Trim? Outlook for a year? Very well managed. The high valuation has been keeping her away. Have to wait for a stumble or correction. If anything gets above 5-6 %, it’s prudent to sell down to manage risk. The small brands they own have room to grow. As with any stock with a high valuation, could get hit if there’s a stumble.

DON'T BUY

When to sell? This stock is getting now occupies 20% of a viewer's portfolio. Sell at 10%. He doesn't like PBH'sir sandwiches, but yes, there's demand for them and their food. Management is fabulous. Valuation is too rich at 28x forward earnings for him to buy.

BUY ON WEAKNESS

This chart has been a rocket. He does not own it as it always seems too expensive. If you own it, continue to hold, but don’t add at these price levels. He respects the management team.

BUY ON WEAKNESS

High-quality company with fine management, but also a high multiple. Has benefitted from Starbucks relationship via food offering. 27x forward earning makes him uncomfortable. He'd buy it on a pullback.

COMMENT

Technically, the stock is going nowhere. It has outperformed the market this year, it is now close to its all-time high and is in a consolidation phase. It is going sideways.

BUY

It is one of his favourite companies. It has always looked expensive and always will. It is about 20 times earnings. It is a premium operator. 7% annual dividend growth. They make small but astute acquisitions.

HOLD

Sandwich giant. Had a great move and it is a trend that is going to continue. One of Canada’s leaders in the prepared foods space. Some hiccups along the way but they fixed their problems very quickly.
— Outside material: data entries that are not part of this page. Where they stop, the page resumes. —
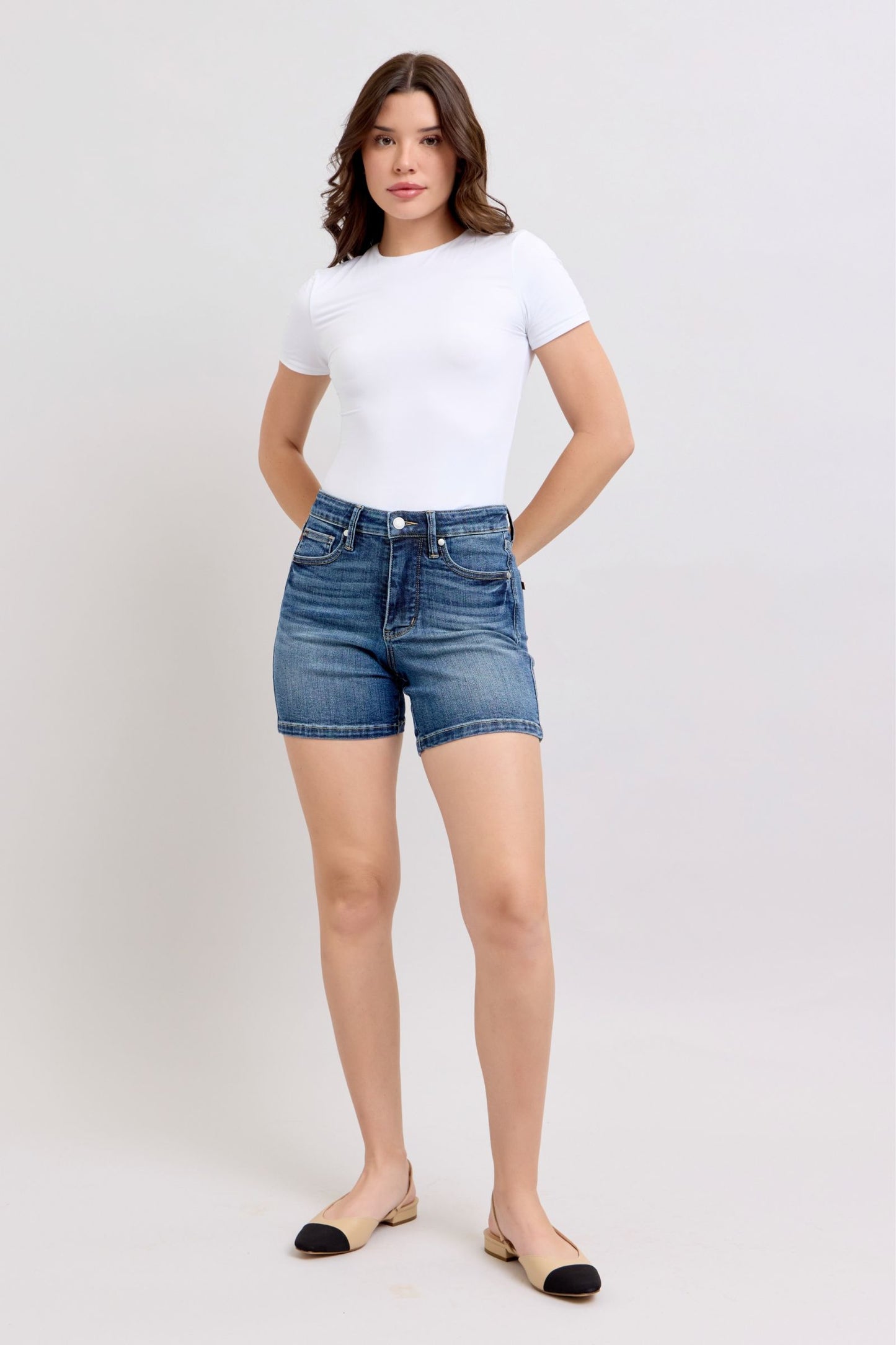Judy Blue MR Tummy Control Mid Length Shorts *FINAL SALE*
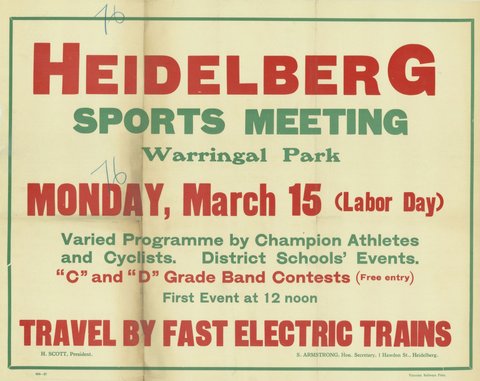 Heidelberg sports meeting - Warringal Park - Monday March 15 (Labor Day), 1935–42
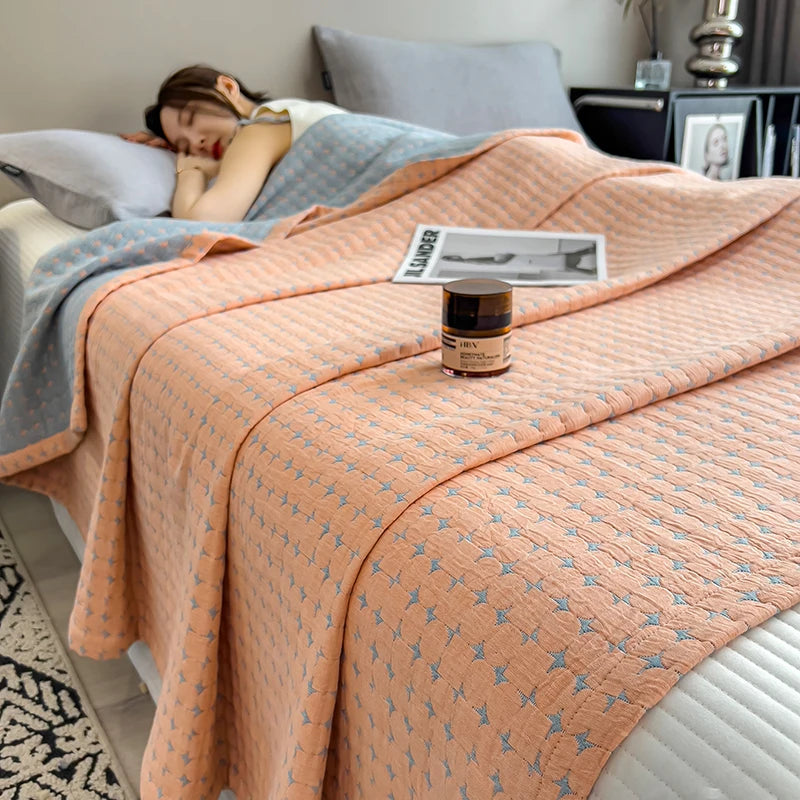 100% Cotton Blanket for Bed Breathable Lightweight Throws Blanket Soft Cozy Home Decoration Large Bed Cover Boho Towel Blankets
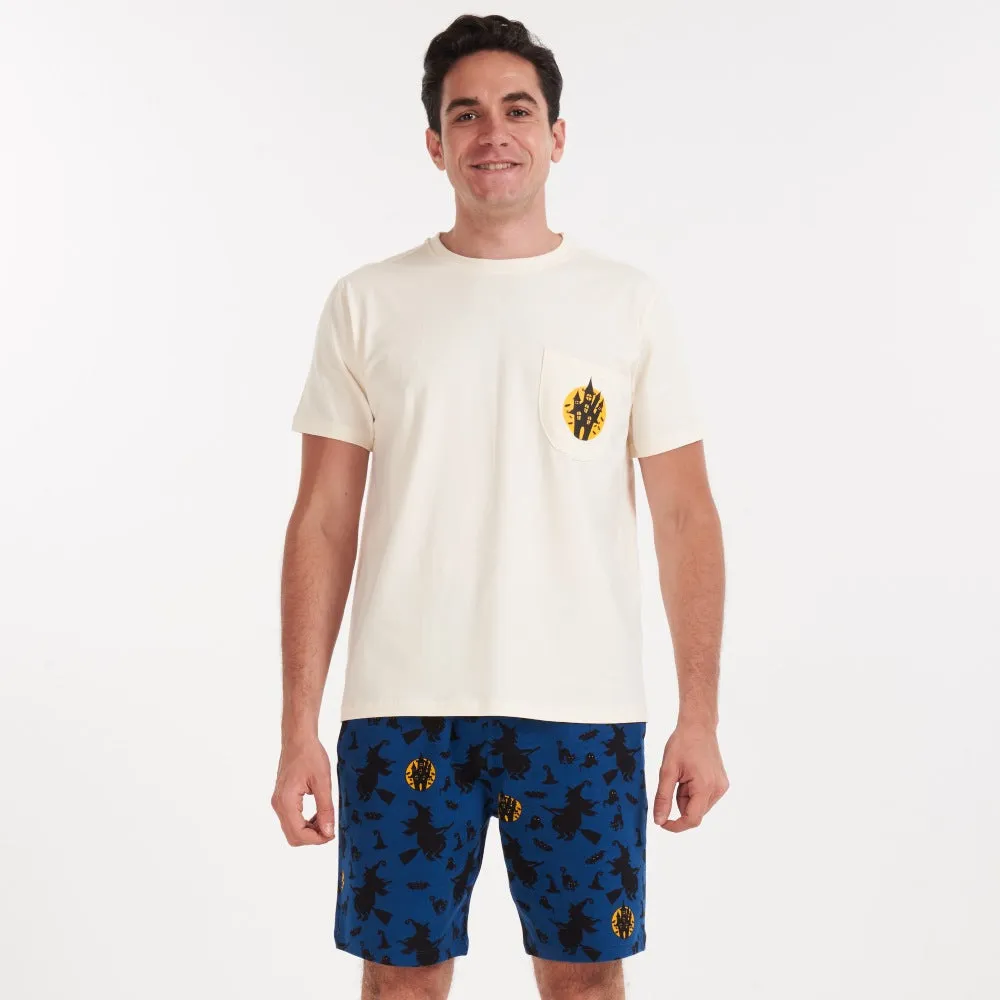 Men summer pajama set Off White T-shirt   Witches shorts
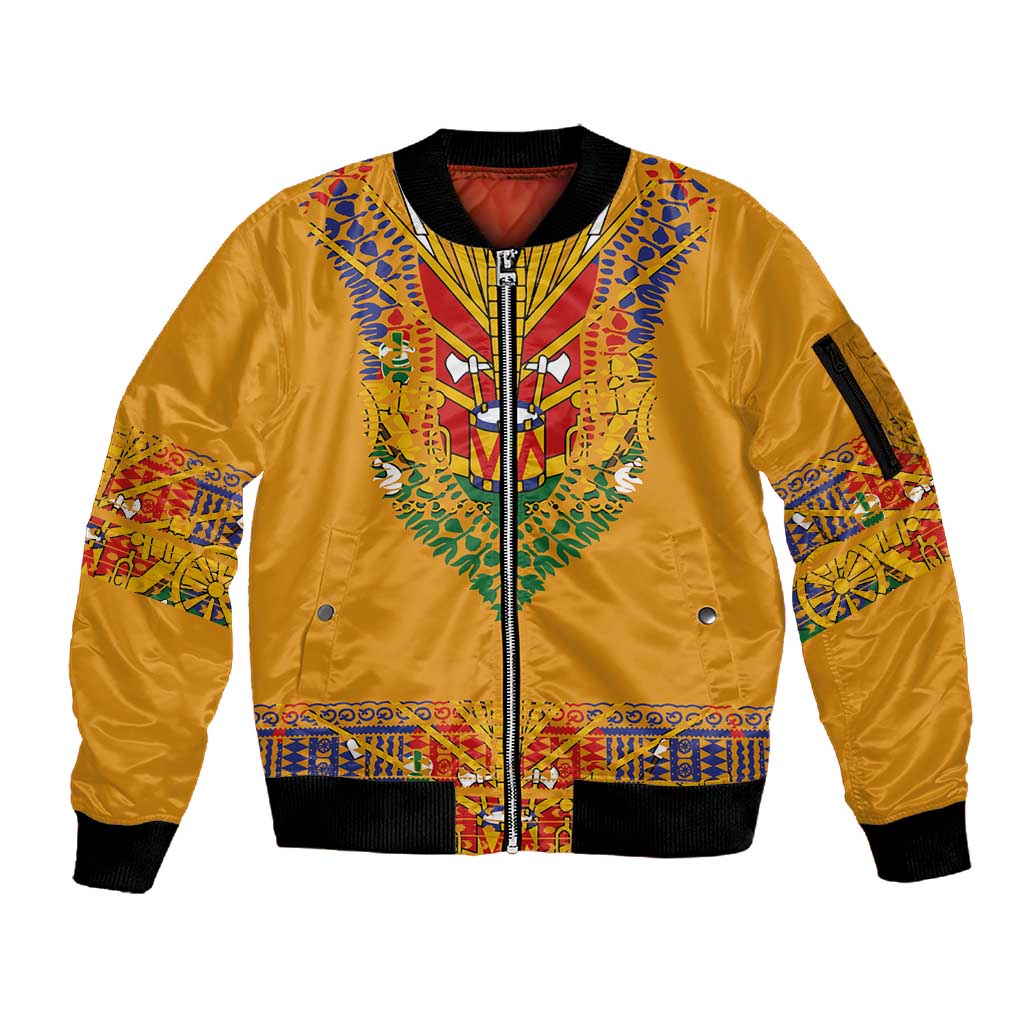 Haiti Flag Sleeve Zip Bomber Jacket Traditional Dashiki Yellow Color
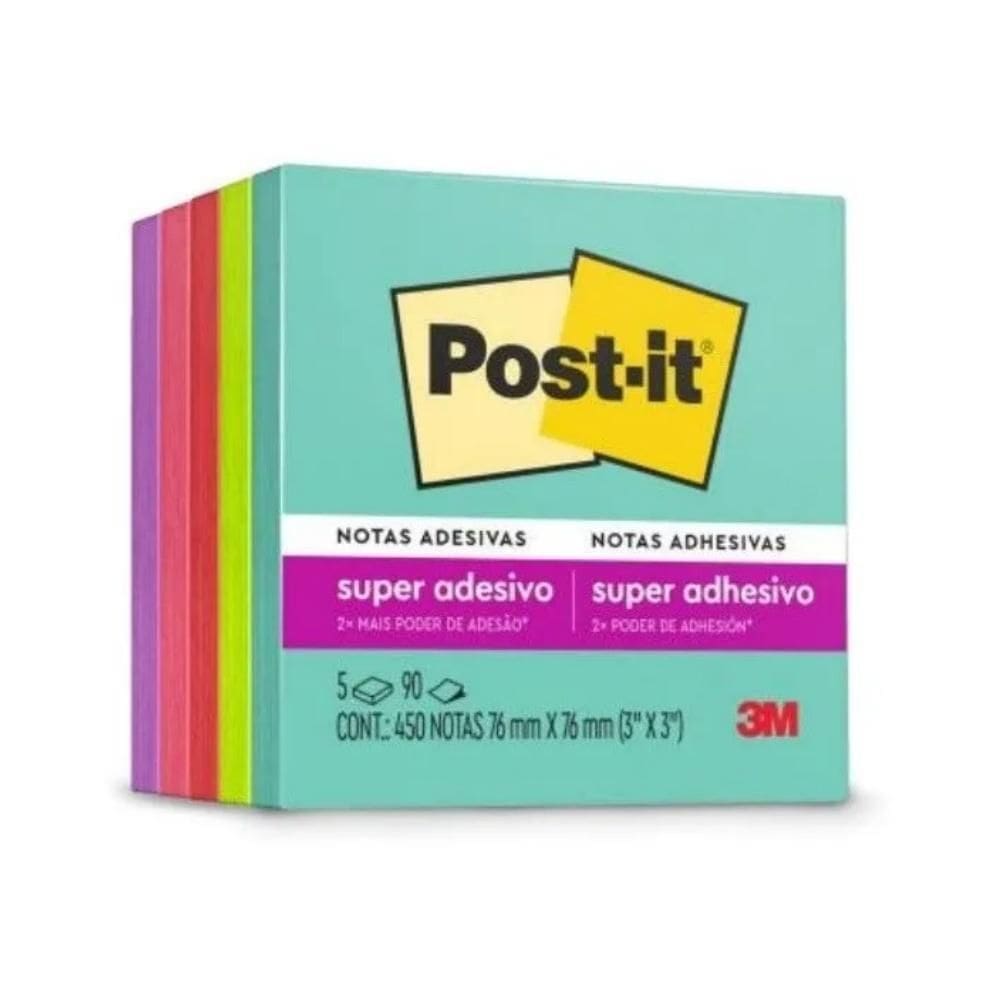 Bloco Adesivo Post-it 3M 76x76mm 450 Fls Neon 5 Cores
Valuation is not cheap, but their execution has been great.

HOLD

Has been a market darling for a number of years on the back of pre-made sandwiches they are selling. That business continues to ramp up like crazy, and thinks it is going to continue. On the other side they continue to make acquisitions in the specialty meat and deli business. This is always on his radar screen because of the growth profile. If you don't own, take a close look at it, because the potential for it to continue to grow over the years is pretty strong.

BUY ON WEAKNESS

Very well-run company and involved in food, specifically premium type food. They've grown their BV tremendously. He first screened them at $30. If you want to initiate a position, wait for a pullback as the valuation is a little stretched.

COMMENT

Has definitely been a growth stalwart, a real leader over last 4-5 years. It’s been an organic growth, and more so a growth by acquisition story. Doesn't think the latest pullback is unduly concerning. Nothing has changed fundamentally. The multiple, over the last 4-5 years, has expanded close to 30X earnings now, which is very, very high for a consumers’ staples company, especially given that most growth is not really organic.